**TASK TO CARRY OUT:** Each record that follows should be duplicated exactly, except for its pictures.

**INFORMATION GIVEN:**
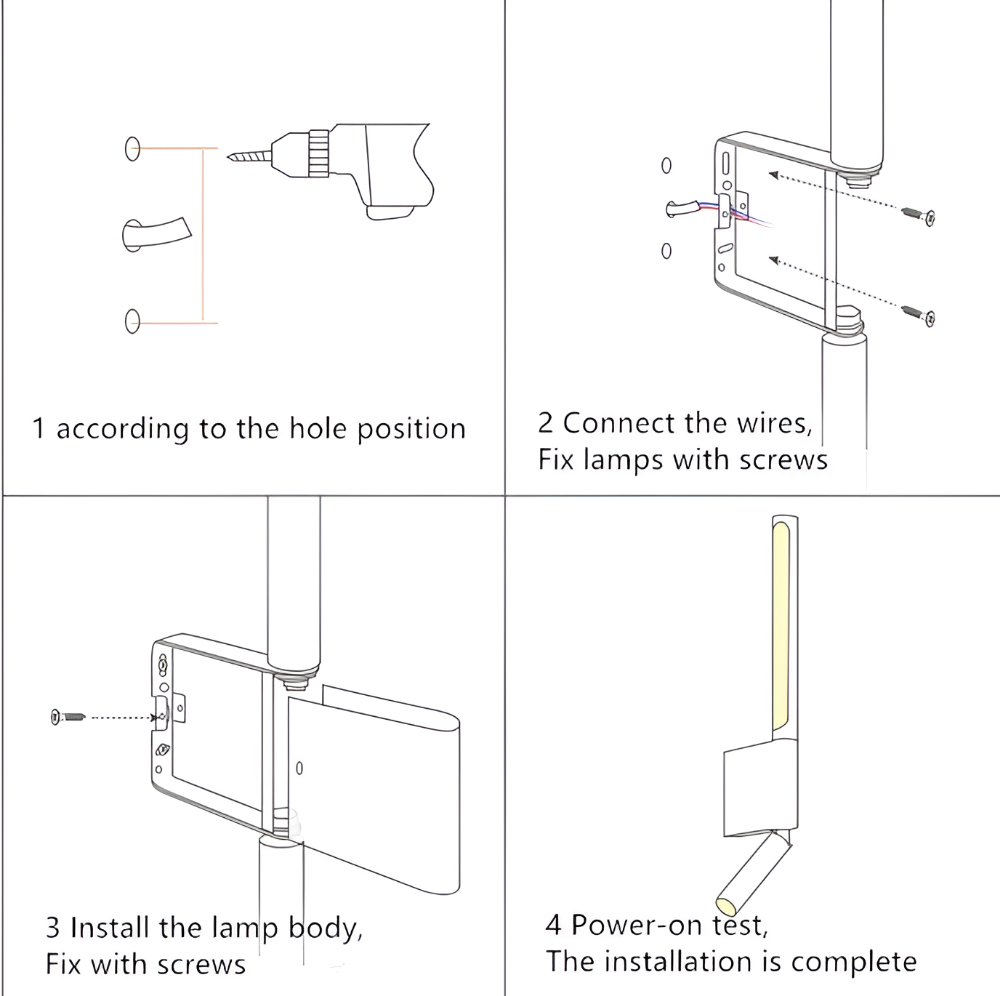 1 according to the hole position

2 Connect the wires,
Fix lamps with screws

3 Install the lamp body,
Fix with screws

4 Power-on test,
The installation is complete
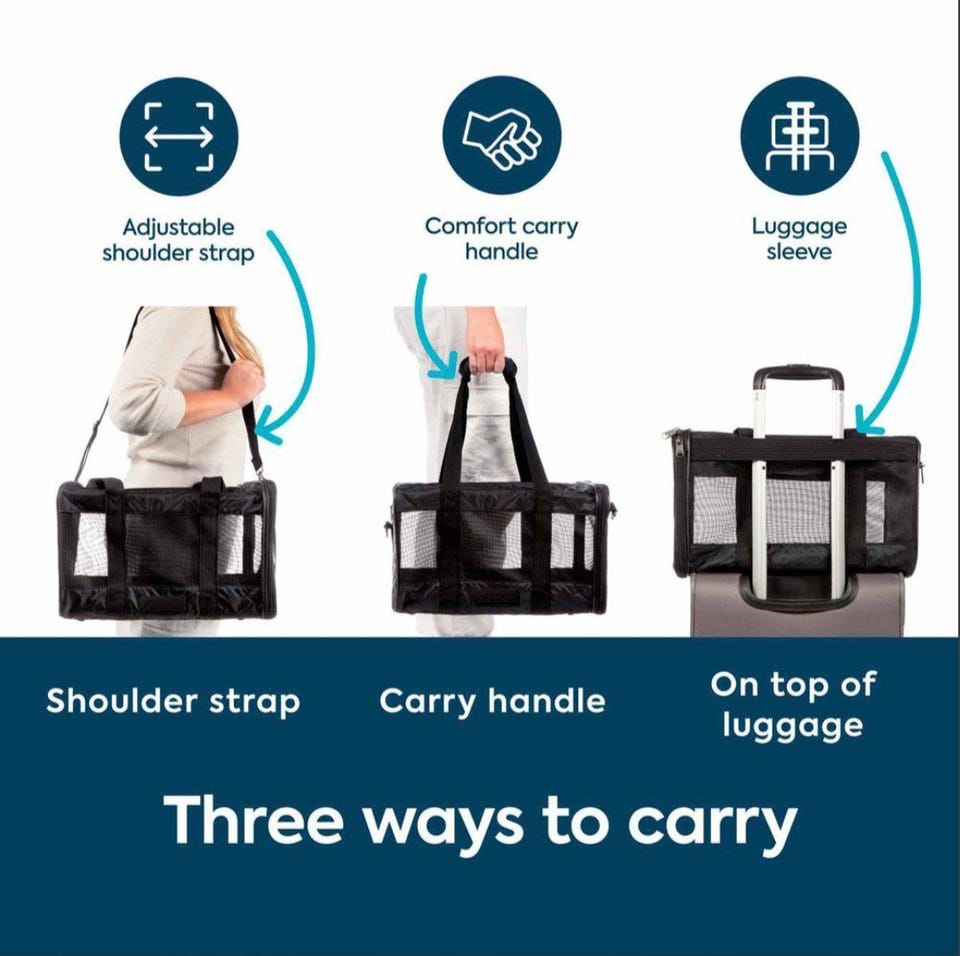 Adjustable shoulder strap

Comfort carry handle

Luggage sleeve

Shoulder strap

Carry handle

On top of luggage

Three ways to carry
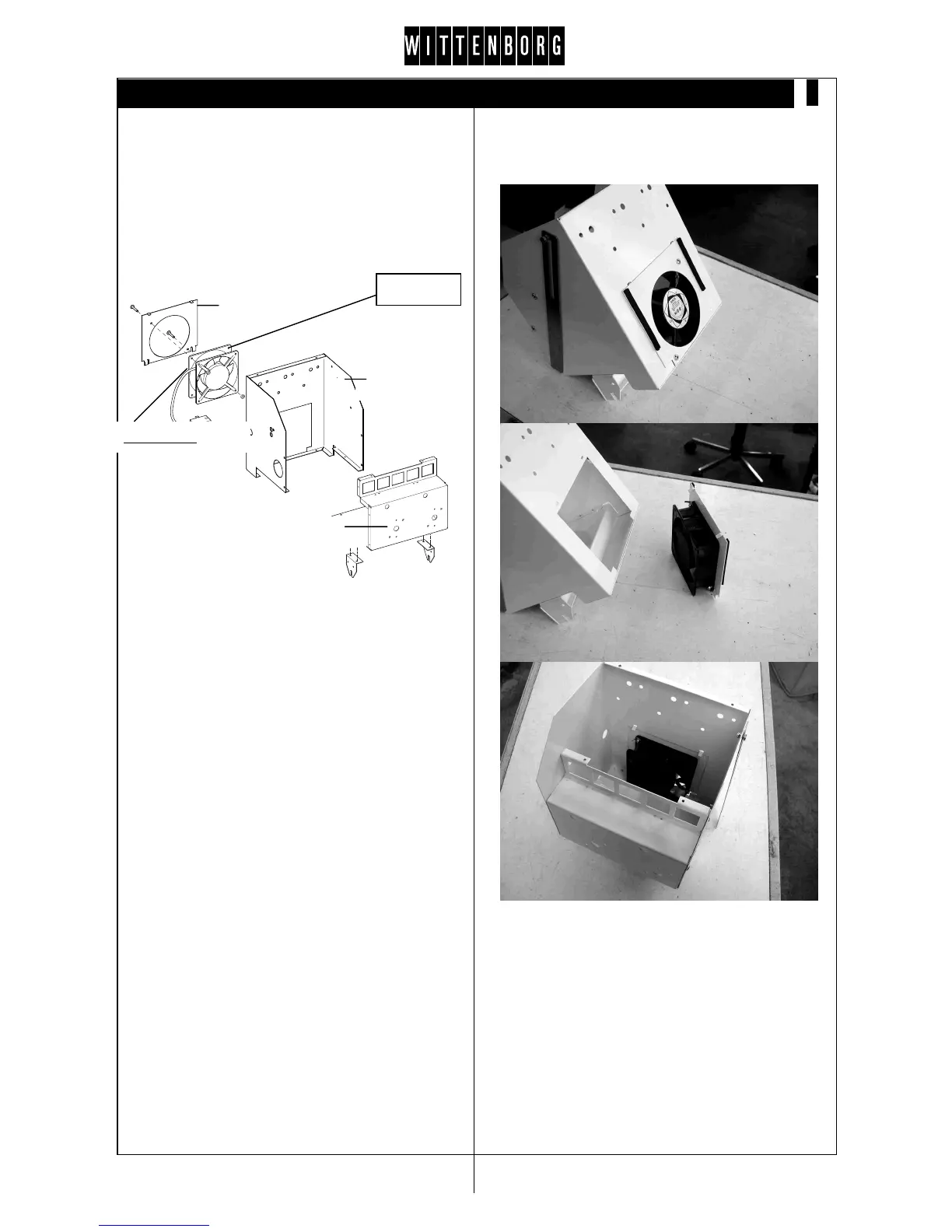 WITTENBORG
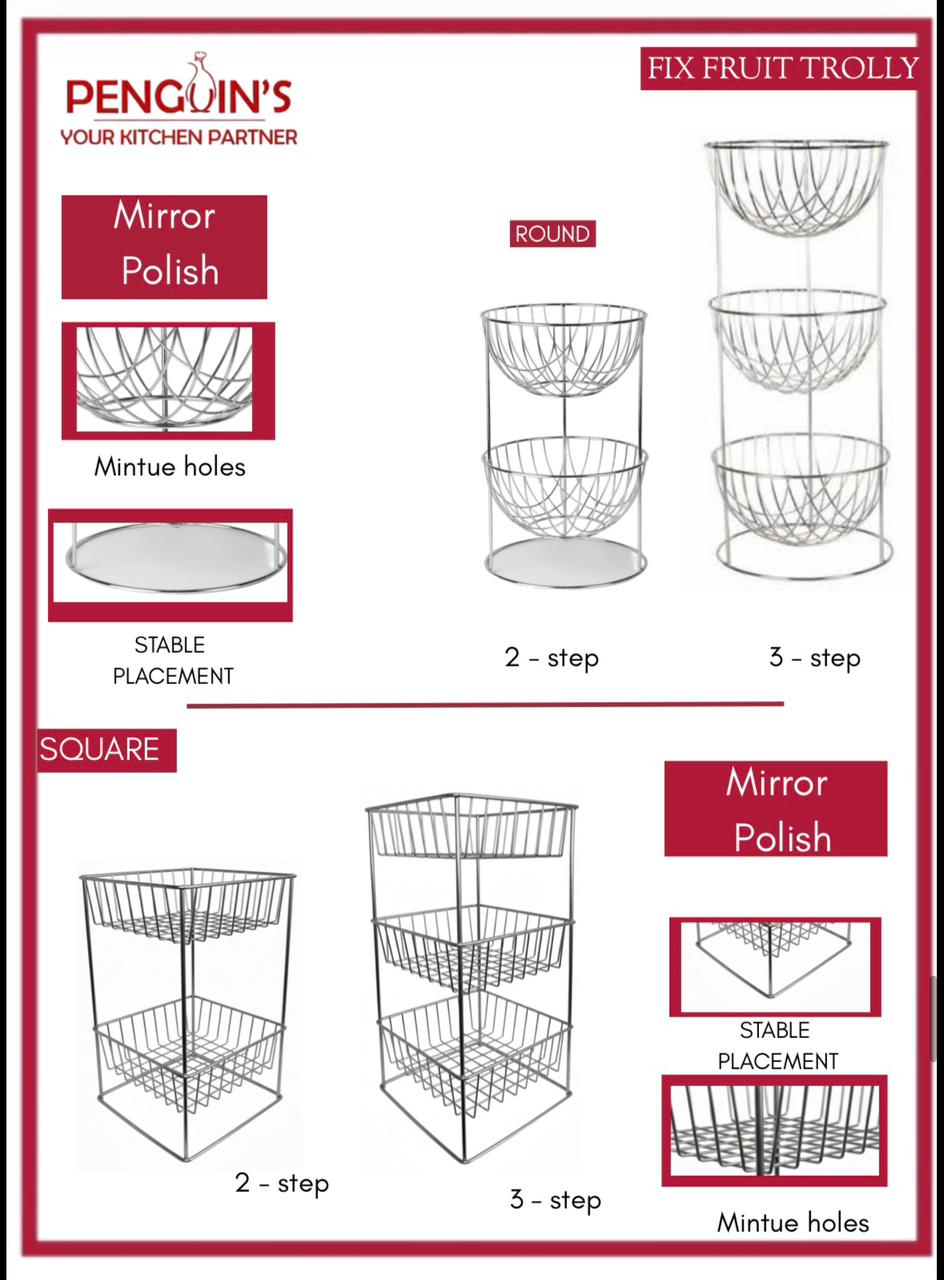 PENGUIN'S
YOUR KITCHEN PARTNER

FIX FRUIT TROLLY

Mirror Polish

Mintue holes

STABLE PLACEMENT

ROUND

2 - step

3 - step

SQUARE

2 - step

3 - step

Mirror Polish

STABLE PLACEMENT

Mintue holes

**EXERCISE RESULT:**
 1 according to the hole position

2 Connect the wires,
Fix lamps with screws

3 Install the lamp body,
Fix with screws

4 Power-on test,
The installation is complete
 Adjustable shoulder strap

Comfort carry handle

Luggage sleeve

Shoulder strap

Carry handle

On top of luggage

Three ways to carry
 WITTENBORG
 PENGUIN'S
YOUR KITCHEN PARTNER

FIX FRUIT TROLLY

Mirror Polish

Mintue holes

STABLE PLACEMENT

ROUND

2 - step

3 - step

SQUARE

2 - step

3 - step

Mirror Polish

STABLE PLACEMENT

Mintue holes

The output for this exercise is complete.